» TO DO: Reproduce only the data beginning with the line that contains "From the given" and going on through the line that contains "25062 millimetres", changing "mosaic tiled floor" to "patterned stone floor" and leaving everything else as it is.

» GIVEN RECORDS:
----

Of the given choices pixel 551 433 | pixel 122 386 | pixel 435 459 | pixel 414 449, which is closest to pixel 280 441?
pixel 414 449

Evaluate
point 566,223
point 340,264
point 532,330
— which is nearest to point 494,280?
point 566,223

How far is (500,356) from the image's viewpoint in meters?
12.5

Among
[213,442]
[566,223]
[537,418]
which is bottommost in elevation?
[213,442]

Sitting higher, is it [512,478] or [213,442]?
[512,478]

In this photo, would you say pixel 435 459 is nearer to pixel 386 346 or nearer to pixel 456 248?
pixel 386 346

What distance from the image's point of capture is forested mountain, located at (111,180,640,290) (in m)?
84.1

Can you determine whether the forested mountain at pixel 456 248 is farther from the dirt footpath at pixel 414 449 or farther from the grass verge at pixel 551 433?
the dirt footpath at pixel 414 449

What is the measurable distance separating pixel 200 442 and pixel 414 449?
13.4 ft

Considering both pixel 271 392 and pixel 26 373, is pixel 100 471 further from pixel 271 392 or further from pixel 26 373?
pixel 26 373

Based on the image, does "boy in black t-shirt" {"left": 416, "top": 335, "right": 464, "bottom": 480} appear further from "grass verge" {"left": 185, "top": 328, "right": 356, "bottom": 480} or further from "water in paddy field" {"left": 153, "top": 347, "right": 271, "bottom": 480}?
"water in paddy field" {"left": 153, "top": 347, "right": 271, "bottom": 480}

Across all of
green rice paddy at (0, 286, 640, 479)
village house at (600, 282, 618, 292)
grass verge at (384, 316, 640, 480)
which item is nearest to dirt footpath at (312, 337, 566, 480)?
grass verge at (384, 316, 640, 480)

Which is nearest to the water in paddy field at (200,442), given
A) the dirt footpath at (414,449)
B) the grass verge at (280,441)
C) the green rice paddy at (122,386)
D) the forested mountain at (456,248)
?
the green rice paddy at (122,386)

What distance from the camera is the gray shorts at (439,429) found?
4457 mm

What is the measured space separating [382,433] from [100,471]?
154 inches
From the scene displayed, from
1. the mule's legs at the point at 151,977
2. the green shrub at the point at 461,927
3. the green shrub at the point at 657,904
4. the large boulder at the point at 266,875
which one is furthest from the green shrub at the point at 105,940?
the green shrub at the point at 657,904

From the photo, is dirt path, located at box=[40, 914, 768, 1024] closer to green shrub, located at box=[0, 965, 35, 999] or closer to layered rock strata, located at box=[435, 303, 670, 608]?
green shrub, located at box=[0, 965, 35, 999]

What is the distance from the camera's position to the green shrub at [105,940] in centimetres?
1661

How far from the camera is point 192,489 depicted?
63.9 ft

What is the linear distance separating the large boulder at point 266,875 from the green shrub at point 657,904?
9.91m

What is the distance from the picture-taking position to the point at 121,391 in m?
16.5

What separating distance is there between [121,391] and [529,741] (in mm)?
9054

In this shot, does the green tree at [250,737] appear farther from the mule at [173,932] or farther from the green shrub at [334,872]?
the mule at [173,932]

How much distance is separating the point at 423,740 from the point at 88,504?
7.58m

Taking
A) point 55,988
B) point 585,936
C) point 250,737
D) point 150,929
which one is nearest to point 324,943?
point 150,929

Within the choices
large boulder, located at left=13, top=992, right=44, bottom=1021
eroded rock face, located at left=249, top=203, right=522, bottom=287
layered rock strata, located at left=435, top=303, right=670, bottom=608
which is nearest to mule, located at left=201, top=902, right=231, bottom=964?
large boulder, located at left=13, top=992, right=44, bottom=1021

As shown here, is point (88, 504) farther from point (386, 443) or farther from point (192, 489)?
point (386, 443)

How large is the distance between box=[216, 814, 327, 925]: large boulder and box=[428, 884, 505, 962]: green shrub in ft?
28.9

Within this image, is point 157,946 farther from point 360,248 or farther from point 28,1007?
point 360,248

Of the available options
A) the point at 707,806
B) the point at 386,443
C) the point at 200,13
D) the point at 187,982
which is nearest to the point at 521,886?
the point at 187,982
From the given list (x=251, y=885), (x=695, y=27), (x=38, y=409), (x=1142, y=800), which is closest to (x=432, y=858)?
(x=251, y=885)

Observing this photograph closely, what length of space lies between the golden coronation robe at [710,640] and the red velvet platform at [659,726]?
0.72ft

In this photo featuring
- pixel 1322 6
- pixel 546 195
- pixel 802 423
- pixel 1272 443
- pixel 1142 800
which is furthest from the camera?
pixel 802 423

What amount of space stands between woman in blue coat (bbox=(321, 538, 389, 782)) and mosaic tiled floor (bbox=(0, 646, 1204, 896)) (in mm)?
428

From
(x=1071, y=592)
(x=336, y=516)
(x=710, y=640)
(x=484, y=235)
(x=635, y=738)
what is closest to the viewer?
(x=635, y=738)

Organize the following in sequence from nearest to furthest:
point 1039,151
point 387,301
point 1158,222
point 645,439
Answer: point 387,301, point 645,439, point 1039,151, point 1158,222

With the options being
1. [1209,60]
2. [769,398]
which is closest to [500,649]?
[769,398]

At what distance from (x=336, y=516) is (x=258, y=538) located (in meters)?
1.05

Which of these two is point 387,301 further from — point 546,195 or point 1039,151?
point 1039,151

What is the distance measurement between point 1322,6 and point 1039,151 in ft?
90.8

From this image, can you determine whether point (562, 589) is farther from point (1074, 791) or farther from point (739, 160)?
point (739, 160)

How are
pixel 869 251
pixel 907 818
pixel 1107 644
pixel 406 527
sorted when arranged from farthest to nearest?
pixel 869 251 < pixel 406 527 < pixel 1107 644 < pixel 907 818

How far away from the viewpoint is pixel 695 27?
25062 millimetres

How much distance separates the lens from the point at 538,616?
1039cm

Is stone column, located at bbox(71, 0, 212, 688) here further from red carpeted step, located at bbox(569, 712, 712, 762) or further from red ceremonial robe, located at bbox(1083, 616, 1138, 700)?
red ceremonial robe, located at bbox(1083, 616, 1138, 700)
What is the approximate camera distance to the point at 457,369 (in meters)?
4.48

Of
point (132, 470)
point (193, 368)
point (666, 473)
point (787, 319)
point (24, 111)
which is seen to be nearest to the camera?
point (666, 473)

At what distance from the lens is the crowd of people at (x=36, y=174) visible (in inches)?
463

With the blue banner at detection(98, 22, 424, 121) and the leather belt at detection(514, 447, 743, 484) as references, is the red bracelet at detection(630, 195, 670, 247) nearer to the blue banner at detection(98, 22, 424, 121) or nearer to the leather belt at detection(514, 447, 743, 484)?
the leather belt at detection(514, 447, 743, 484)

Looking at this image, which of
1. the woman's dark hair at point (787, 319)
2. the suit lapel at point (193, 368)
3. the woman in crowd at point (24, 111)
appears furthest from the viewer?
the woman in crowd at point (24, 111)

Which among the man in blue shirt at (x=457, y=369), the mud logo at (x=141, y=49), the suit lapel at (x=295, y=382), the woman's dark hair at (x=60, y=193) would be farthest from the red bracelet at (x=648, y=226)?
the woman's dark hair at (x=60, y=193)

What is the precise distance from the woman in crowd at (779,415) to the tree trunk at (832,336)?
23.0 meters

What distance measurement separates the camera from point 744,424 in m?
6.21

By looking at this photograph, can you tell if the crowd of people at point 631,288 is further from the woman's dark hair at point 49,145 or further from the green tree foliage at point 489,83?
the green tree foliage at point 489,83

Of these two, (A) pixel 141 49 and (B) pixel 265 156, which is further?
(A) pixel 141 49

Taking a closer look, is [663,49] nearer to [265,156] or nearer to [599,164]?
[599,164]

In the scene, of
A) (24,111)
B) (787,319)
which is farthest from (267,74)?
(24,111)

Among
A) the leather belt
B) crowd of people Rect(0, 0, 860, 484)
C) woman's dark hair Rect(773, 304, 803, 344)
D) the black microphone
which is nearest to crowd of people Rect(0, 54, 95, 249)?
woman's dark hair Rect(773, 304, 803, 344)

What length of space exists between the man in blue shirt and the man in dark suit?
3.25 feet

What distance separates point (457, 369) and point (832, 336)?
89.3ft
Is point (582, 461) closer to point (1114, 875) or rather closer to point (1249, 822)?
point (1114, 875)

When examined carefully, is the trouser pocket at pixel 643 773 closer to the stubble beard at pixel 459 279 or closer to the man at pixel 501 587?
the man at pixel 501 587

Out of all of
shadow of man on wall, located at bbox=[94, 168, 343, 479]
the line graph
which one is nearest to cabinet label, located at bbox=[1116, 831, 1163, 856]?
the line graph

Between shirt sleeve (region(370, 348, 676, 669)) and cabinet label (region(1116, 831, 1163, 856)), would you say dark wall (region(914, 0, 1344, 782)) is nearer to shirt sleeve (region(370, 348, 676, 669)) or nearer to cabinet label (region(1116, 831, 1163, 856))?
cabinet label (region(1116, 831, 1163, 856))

----

» SOLUTION FOR THIS EXERCISE:
From the given list (x=251, y=885), (x=695, y=27), (x=38, y=409), (x=1142, y=800), which is closest to (x=432, y=858)?
(x=251, y=885)

Observing this photograph closely, what length of space lies between the golden coronation robe at [710,640] and the red velvet platform at [659,726]?
0.72ft

In this photo featuring
- pixel 1322 6
- pixel 546 195
- pixel 802 423
- pixel 1272 443
- pixel 1142 800
which is furthest from the camera?
pixel 802 423

What amount of space stands between woman in blue coat (bbox=(321, 538, 389, 782)) and patterned stone floor (bbox=(0, 646, 1204, 896)) (in mm)?
428

From
(x=1071, y=592)
(x=336, y=516)
(x=710, y=640)
(x=484, y=235)
(x=635, y=738)
what is closest to the viewer?
(x=635, y=738)

Organize the following in sequence from nearest to furthest:
point 1039,151
point 387,301
point 1158,222
point 645,439
Answer: point 387,301, point 645,439, point 1039,151, point 1158,222

With the options being
1. [1209,60]
2. [769,398]
which is closest to [500,649]?
[769,398]

At what distance from (x=336, y=516) is (x=258, y=538) located (in meters)?
1.05

Which of these two is point 387,301 further from — point 546,195 or point 1039,151?
point 1039,151

What is the distance measurement between point 1322,6 and point 1039,151 in ft?
90.8

From this image, can you determine whether point (562, 589) is farther from point (1074, 791) or farther from point (739, 160)?
point (739, 160)

How are
pixel 869 251
pixel 907 818
pixel 1107 644
pixel 406 527
sorted when arranged from farthest to nearest?
pixel 869 251 < pixel 406 527 < pixel 1107 644 < pixel 907 818

How far away from the viewpoint is pixel 695 27?
25062 millimetres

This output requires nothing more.